Balzac, naturalmente, come gli altri romanzieri, e più di loro, ha avuto un pubblico di lettori che non cercavano nei suoi romanzi l’opera letteraria, ma semplicemente fantasia e spirito d’osservazione. Questi non si lasciavano scoraggiare dai difetti del suo stile, ma piuttosto dalle sue qualità e dalla sua ricercatezza.

 

Quando penso, e mi capita spesso, alla lettura della Recherche, la mia mente va direttamente alla prima edizione che acquistai, I Meridiani di Mondadori, appena l’ottimo Raboni ebbe messo – questa volta lui – la parola fine, a pagina 761 del quarto volume.
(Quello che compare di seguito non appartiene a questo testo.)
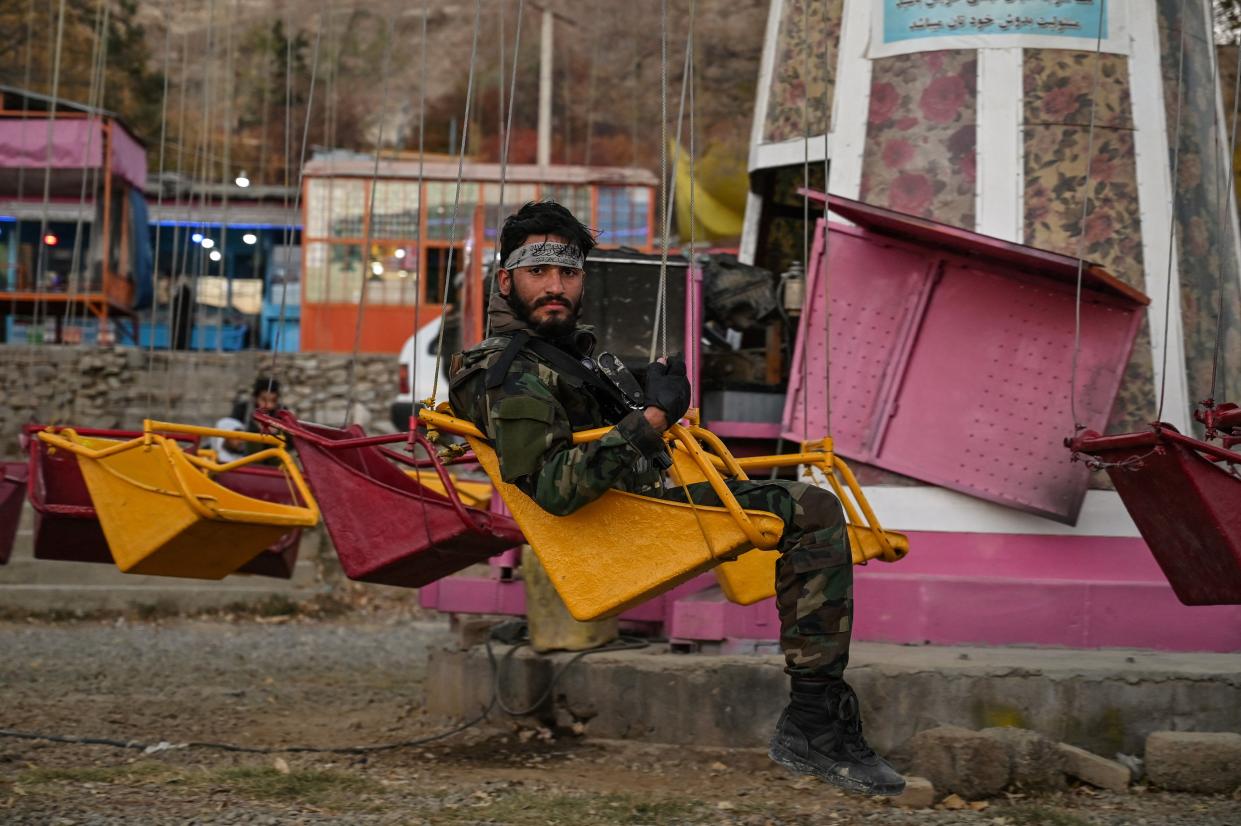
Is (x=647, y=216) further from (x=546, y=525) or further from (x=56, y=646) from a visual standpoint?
(x=546, y=525)

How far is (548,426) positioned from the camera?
15.8 feet

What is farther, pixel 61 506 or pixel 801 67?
pixel 801 67

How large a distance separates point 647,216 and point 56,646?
51.1 feet

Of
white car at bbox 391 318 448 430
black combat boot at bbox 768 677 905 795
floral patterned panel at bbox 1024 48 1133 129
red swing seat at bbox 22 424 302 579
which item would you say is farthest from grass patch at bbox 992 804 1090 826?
white car at bbox 391 318 448 430

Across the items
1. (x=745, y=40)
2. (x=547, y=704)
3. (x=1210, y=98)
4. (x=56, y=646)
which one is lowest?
(x=56, y=646)

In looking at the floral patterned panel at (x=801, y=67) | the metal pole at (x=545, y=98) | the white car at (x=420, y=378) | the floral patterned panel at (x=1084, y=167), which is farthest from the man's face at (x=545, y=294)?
the metal pole at (x=545, y=98)

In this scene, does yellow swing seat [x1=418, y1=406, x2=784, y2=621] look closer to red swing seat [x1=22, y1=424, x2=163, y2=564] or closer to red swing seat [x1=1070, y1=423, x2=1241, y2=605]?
red swing seat [x1=1070, y1=423, x2=1241, y2=605]

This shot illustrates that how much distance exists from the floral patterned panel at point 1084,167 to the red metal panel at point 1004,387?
20.0 inches

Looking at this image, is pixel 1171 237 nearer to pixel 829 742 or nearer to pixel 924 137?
pixel 924 137

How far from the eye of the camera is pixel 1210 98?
964 cm

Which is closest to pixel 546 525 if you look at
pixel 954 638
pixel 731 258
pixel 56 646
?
pixel 954 638

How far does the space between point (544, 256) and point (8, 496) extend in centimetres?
523

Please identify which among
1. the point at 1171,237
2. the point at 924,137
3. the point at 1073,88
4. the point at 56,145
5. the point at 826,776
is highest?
the point at 56,145

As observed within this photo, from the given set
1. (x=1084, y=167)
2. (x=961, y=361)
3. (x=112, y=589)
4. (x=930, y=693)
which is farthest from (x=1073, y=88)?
(x=112, y=589)
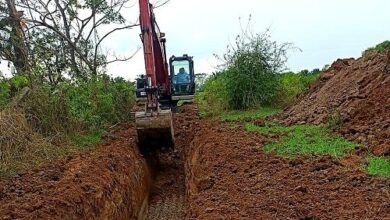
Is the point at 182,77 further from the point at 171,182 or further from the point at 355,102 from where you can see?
the point at 355,102

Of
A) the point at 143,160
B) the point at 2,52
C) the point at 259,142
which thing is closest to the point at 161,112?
the point at 143,160

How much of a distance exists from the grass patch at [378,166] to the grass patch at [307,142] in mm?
686

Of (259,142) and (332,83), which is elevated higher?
(332,83)

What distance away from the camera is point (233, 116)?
17.3 metres

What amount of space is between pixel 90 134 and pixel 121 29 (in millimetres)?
10853

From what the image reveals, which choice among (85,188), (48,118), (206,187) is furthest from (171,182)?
(206,187)

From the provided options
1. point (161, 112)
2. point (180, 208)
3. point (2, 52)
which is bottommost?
point (180, 208)

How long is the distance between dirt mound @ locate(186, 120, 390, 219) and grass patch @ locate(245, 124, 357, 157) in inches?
17.1

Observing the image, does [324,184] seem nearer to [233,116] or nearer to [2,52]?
[233,116]

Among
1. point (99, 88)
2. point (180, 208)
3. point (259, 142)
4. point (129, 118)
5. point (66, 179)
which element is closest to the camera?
point (66, 179)

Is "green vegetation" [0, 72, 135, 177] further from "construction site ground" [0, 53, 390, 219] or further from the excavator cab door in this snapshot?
the excavator cab door

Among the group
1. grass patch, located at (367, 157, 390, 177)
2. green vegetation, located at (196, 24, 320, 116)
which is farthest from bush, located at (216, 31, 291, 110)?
grass patch, located at (367, 157, 390, 177)

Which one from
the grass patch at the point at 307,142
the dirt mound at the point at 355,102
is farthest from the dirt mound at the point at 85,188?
the dirt mound at the point at 355,102

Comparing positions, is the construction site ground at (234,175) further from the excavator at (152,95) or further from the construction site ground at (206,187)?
the excavator at (152,95)
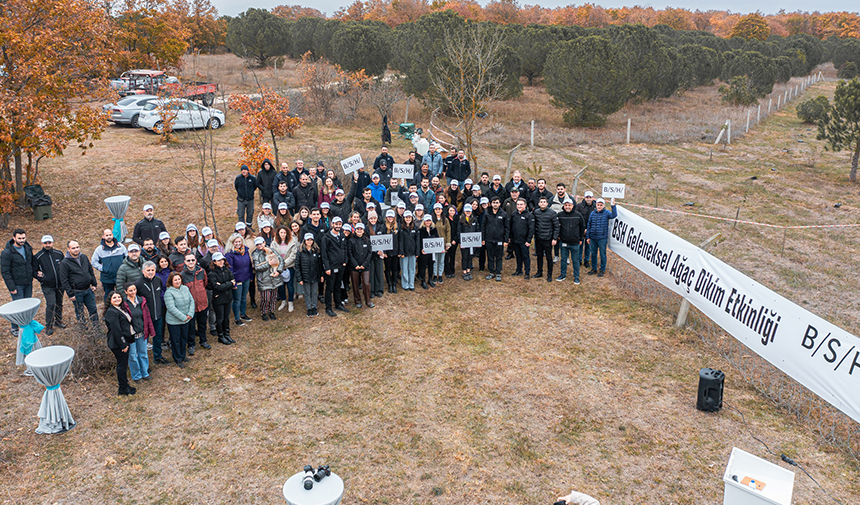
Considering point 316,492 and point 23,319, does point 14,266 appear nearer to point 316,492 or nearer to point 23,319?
point 23,319

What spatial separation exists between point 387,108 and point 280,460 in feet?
79.1

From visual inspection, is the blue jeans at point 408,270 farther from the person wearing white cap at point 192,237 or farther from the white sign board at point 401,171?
the person wearing white cap at point 192,237

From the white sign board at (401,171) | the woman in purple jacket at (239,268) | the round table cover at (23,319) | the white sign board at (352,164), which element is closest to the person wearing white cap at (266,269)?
the woman in purple jacket at (239,268)

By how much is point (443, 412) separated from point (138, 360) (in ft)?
14.6

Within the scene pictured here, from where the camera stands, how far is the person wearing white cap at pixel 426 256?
1173 centimetres

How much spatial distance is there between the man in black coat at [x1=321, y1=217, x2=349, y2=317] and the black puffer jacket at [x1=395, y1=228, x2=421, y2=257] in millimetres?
1273

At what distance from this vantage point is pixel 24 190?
590 inches

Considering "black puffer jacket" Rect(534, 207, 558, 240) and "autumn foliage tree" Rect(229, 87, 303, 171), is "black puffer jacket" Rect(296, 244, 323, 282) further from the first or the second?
"autumn foliage tree" Rect(229, 87, 303, 171)

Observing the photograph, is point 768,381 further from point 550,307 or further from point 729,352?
point 550,307

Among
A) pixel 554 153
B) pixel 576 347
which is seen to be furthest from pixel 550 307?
pixel 554 153

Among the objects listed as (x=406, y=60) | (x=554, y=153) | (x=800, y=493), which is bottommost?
(x=800, y=493)

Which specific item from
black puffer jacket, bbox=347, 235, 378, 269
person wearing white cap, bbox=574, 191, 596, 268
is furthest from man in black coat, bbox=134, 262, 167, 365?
person wearing white cap, bbox=574, 191, 596, 268

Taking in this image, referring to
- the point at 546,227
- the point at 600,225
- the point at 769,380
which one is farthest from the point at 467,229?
the point at 769,380

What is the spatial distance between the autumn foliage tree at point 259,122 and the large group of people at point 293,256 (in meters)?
1.85
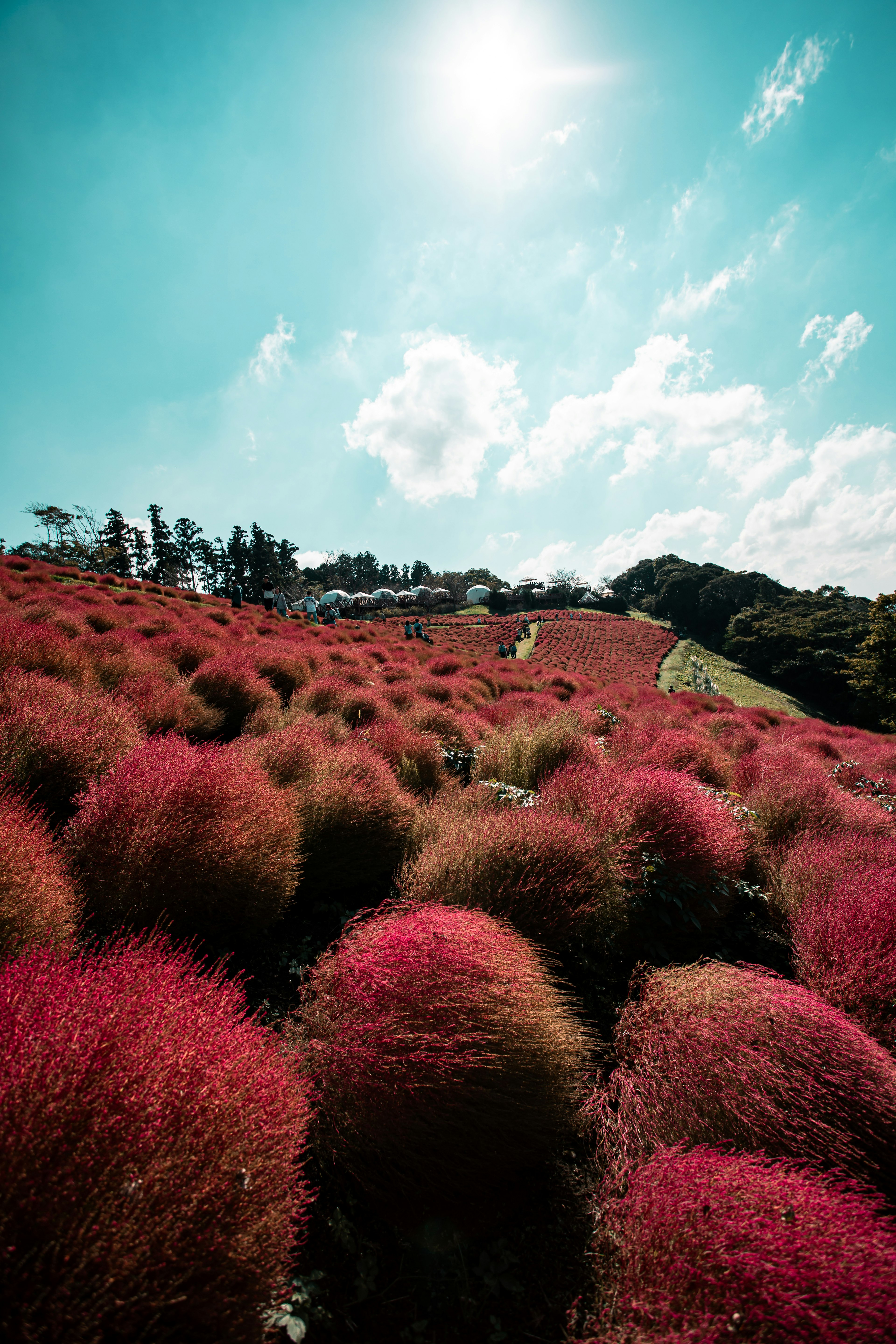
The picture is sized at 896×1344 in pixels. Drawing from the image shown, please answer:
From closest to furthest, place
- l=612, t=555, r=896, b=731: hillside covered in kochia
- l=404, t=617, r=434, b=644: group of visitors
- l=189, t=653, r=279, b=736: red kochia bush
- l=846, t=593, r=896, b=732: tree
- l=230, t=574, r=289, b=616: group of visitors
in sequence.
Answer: l=189, t=653, r=279, b=736: red kochia bush → l=230, t=574, r=289, b=616: group of visitors → l=404, t=617, r=434, b=644: group of visitors → l=846, t=593, r=896, b=732: tree → l=612, t=555, r=896, b=731: hillside covered in kochia

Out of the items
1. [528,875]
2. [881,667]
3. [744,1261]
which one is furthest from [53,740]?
[881,667]

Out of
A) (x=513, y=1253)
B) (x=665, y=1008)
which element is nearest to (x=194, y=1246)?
(x=513, y=1253)

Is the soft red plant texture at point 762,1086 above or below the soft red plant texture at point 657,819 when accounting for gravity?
below

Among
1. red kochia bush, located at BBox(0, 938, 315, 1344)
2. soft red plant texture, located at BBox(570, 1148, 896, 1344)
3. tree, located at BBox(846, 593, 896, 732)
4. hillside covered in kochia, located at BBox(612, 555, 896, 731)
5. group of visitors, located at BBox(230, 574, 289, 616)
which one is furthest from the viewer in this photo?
hillside covered in kochia, located at BBox(612, 555, 896, 731)

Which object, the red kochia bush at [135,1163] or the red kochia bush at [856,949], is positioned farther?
the red kochia bush at [856,949]

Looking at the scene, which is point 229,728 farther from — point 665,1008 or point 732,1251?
point 732,1251

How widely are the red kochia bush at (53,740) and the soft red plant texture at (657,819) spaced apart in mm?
4707

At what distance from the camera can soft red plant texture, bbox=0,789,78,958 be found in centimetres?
256

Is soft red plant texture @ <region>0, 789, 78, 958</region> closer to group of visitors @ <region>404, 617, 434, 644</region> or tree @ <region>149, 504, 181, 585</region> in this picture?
group of visitors @ <region>404, 617, 434, 644</region>

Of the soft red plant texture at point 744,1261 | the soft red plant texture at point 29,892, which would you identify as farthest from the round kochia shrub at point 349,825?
the soft red plant texture at point 744,1261

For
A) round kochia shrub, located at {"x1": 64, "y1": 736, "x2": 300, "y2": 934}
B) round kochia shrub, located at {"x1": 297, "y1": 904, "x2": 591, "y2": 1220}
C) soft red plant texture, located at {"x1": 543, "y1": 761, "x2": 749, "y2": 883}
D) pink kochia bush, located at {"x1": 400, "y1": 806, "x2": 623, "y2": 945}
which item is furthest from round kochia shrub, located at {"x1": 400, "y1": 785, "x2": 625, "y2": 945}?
round kochia shrub, located at {"x1": 64, "y1": 736, "x2": 300, "y2": 934}

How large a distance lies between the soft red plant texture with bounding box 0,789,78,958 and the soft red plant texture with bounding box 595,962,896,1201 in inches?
141

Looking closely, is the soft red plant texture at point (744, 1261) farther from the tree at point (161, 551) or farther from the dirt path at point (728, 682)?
the tree at point (161, 551)

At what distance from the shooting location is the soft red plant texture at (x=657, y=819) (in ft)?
16.7
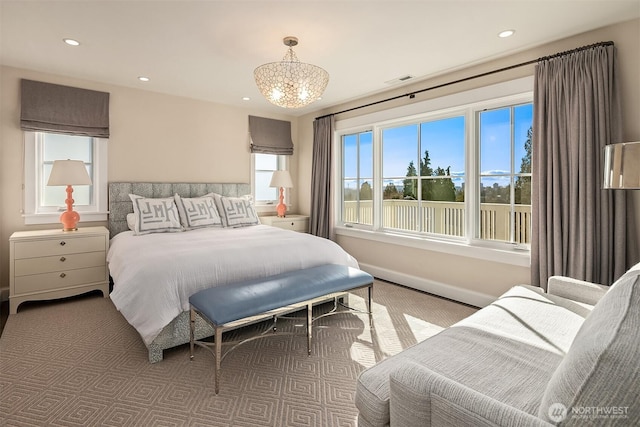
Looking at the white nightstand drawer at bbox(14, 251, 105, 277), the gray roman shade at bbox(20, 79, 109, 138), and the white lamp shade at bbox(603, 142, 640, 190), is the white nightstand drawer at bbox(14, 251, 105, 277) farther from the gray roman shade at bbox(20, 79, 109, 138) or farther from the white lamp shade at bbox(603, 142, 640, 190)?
the white lamp shade at bbox(603, 142, 640, 190)

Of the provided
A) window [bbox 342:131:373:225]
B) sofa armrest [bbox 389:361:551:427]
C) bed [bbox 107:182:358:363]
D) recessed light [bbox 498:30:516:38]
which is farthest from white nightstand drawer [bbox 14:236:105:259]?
recessed light [bbox 498:30:516:38]

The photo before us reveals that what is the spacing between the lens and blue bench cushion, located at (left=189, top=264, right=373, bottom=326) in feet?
6.59

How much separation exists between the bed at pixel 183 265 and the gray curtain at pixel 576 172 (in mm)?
1768

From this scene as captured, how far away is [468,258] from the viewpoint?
341 cm

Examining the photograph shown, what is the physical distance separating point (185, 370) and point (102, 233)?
2.13m

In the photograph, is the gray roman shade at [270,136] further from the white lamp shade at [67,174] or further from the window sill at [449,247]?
the white lamp shade at [67,174]

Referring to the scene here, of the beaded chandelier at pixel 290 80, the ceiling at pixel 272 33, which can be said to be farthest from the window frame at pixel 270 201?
the beaded chandelier at pixel 290 80

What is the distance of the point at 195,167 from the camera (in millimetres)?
4586

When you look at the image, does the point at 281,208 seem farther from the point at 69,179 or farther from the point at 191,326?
the point at 191,326

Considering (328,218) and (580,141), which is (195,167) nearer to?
(328,218)

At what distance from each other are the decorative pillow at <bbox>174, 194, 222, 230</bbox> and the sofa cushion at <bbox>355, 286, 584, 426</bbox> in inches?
121

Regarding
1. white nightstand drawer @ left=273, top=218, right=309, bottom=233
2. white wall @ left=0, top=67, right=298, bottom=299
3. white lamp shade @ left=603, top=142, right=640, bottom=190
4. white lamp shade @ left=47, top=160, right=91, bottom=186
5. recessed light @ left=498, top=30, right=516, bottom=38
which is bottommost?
white nightstand drawer @ left=273, top=218, right=309, bottom=233

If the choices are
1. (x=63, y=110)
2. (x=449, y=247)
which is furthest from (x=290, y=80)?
(x=63, y=110)

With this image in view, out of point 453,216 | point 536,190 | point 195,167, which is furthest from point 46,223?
point 536,190
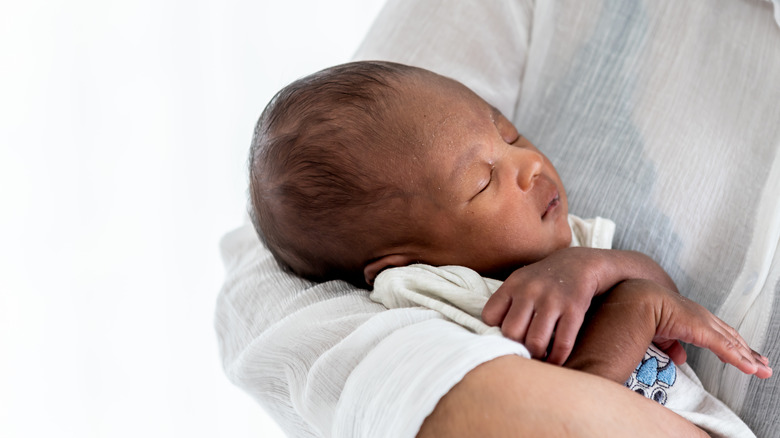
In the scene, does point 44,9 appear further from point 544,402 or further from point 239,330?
point 544,402

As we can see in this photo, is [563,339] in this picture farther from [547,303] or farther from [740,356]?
[740,356]

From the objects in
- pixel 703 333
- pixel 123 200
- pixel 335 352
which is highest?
pixel 703 333

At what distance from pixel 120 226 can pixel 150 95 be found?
1.18ft

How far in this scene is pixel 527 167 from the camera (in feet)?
3.20

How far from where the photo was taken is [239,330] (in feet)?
3.28

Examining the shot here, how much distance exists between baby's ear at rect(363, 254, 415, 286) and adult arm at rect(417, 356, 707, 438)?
0.33 m

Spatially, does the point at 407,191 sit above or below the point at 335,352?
above

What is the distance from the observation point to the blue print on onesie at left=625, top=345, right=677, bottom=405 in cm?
86

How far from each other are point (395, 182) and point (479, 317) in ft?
0.66

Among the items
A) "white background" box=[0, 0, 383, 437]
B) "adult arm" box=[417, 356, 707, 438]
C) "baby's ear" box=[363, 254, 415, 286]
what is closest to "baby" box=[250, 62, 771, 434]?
"baby's ear" box=[363, 254, 415, 286]

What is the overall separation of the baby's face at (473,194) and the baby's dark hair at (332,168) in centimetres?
3

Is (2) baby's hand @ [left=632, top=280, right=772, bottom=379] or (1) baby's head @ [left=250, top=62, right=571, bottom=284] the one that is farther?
(1) baby's head @ [left=250, top=62, right=571, bottom=284]

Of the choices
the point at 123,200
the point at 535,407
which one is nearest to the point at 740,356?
the point at 535,407

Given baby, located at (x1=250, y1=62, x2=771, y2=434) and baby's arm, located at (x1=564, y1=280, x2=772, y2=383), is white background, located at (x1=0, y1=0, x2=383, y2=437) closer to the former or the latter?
baby, located at (x1=250, y1=62, x2=771, y2=434)
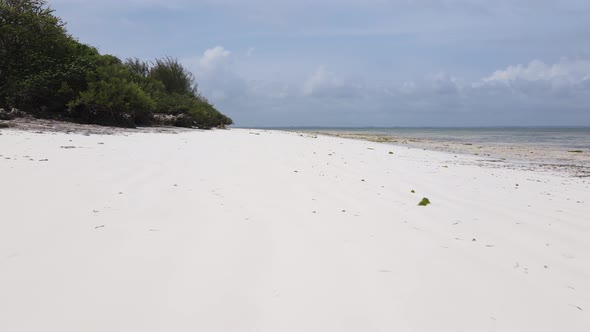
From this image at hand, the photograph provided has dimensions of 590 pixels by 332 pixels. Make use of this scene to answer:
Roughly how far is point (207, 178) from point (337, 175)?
1858mm

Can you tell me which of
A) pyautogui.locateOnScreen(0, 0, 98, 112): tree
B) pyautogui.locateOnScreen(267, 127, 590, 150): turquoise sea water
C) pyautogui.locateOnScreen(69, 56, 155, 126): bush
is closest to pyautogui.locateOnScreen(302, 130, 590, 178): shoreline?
pyautogui.locateOnScreen(267, 127, 590, 150): turquoise sea water

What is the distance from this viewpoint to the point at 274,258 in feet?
6.79

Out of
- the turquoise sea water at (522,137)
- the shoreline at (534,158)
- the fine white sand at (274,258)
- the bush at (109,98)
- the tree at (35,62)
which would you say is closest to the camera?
the fine white sand at (274,258)

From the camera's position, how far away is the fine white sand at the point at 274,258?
1.50 metres

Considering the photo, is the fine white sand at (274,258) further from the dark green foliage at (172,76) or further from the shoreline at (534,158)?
the dark green foliage at (172,76)

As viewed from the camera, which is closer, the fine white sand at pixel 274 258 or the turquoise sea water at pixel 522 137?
the fine white sand at pixel 274 258

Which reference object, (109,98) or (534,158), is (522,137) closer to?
(534,158)

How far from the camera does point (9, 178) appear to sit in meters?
3.46

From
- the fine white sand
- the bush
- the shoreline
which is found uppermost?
the bush

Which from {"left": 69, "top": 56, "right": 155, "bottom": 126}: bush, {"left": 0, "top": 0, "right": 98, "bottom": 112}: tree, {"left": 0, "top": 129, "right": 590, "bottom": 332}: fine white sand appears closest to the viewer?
{"left": 0, "top": 129, "right": 590, "bottom": 332}: fine white sand

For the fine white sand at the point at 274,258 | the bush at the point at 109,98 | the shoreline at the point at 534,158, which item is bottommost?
the shoreline at the point at 534,158

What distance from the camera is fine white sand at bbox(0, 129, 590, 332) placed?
4.91 feet

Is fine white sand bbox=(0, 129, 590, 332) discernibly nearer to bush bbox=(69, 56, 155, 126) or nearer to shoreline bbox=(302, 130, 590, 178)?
shoreline bbox=(302, 130, 590, 178)

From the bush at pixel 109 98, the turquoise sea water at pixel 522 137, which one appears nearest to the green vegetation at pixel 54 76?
the bush at pixel 109 98
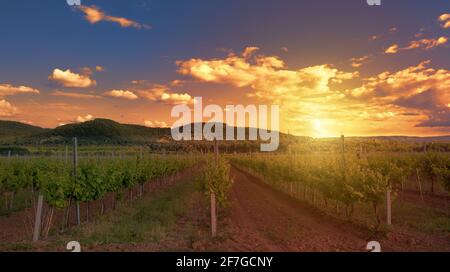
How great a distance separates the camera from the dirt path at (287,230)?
35.2 ft

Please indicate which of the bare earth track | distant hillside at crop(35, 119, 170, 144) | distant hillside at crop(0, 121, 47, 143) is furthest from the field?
distant hillside at crop(0, 121, 47, 143)

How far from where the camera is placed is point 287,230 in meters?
13.1

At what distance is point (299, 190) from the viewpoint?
982 inches

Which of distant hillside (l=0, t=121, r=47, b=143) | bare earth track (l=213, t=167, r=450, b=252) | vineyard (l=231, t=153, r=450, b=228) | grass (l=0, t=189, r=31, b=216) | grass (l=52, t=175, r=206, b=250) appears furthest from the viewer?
distant hillside (l=0, t=121, r=47, b=143)

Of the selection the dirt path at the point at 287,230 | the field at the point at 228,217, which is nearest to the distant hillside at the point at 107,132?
→ the field at the point at 228,217

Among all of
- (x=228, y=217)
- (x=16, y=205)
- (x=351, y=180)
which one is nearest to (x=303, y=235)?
(x=351, y=180)

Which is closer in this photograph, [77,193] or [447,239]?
[447,239]

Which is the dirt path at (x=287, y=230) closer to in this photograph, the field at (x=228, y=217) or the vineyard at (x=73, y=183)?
the field at (x=228, y=217)

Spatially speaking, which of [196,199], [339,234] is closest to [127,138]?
[196,199]

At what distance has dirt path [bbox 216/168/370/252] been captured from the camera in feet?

E le mie dita nella realtà, come nell’immaginazione, accarezzano un blu ed oro ormai sbiadito dall’uso, le sottili pagine un po’ ingiallite, che fanno da ricetto a sabbia, fili d’erba, foglioline, briciole, mute testimonianze di come i volumi siano entrati nel quotidiano, di viaggi o giornate in casa. Sogno spesso di ricomprare i quattro volumi, ma a quelli che già ho, un po’ sdruciti e consunti, va lo stesso affetto che si può rivolgere ad un vecchio cappotto un po’ logoro, dal colletto liso e qualche cucitura fuori posto, ma che è diventato, con l’uso, comodo come una seconda pelle, ed è l’unico che ripara veramente dal freddo delle giornate più gelide. Questo amore per una determinata edizione di un’opera, è lo stesso che alimenta il Monsieur de Guermantes nel breve ritratto che emerge dalle poche paginette di questo prezioso libro bilingue. L’opera è quella completa di Balzac (amo immaginare che Proust abbia pensato alla sua Recherche, nella casa di ciascuno di noi); l’edizione è quella da sempre presente nella biblioteca di famiglia, M. de Guermantes l’ha infatti ereditata ed è rilegata in pelle di vitello con tassello di cuoio verde e dorature nell’edizione di Monsieur Béchet o Werdet. Il signore di Guermantes ama rifugiarsi nella sua biblioteca del secondo piano, per sfuggire agli invitati, che amabilmente assediano il salotto della consorte, e finge di non essere in casa per non essere disturbato nella lettura, e solo il giovane Narratore è ammesso nella ombrosa biblioteca. Il Conte tiene le imposte accostate per non essere scorto dalla corte dove attendono le carrozze. Tuttavia la moglie dice sempre, con un’aria di negligente distrazione, non priva di orgoglio, al giovane Narratore di raggiungere il marito in biblioteca perché il marito dice di non esserci ma vi vedrà volentieri, fatevi accompagnare al secondo piano. La Contessa sa che così può mettere in risalto una delle doti invidiabili del marito, pari solo a quella del saper maneggiare lo “stereoscopio”, cosa che avviene solo in occasioni importanti ed in presenza di qualche ospite di riguardo.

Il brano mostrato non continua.